** Directions **
Rewrite the lines below, replacing each "point" with "location" and changing nothing else, and leave the pictures out of your answer.
------------------------------------------------
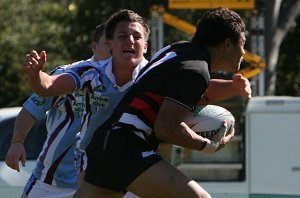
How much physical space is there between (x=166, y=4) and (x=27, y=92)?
1037 centimetres

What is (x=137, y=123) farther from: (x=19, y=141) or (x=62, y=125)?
(x=62, y=125)

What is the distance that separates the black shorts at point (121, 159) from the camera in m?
5.03

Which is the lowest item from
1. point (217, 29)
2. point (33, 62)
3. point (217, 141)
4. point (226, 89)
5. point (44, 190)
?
------------------------------------------------
** Solution **
How much physical space is there between (x=166, y=4) and (x=27, y=92)?
1037 centimetres

What is (x=137, y=123) farther from: (x=19, y=141) or (x=62, y=125)?
(x=62, y=125)

What is the distance that separates the black shorts at location (121, 159) from the camera in m?
5.03

Which is the lowest item from
1. location (217, 29)
2. location (33, 62)
3. location (217, 141)
4. location (226, 89)
5. location (44, 190)
?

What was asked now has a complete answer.